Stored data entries
++++++

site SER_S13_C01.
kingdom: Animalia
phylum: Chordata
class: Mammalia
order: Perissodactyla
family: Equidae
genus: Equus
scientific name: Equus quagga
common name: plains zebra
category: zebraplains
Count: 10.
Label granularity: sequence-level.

++++++

**Your objective:**
Output nothing but the lines from the one that contains "category: zebraplains" through the final line of the entries above, exactly as they appear.

**The completed task:**
category: zebraplains
Count: 10.
Label granularity: sequence-level.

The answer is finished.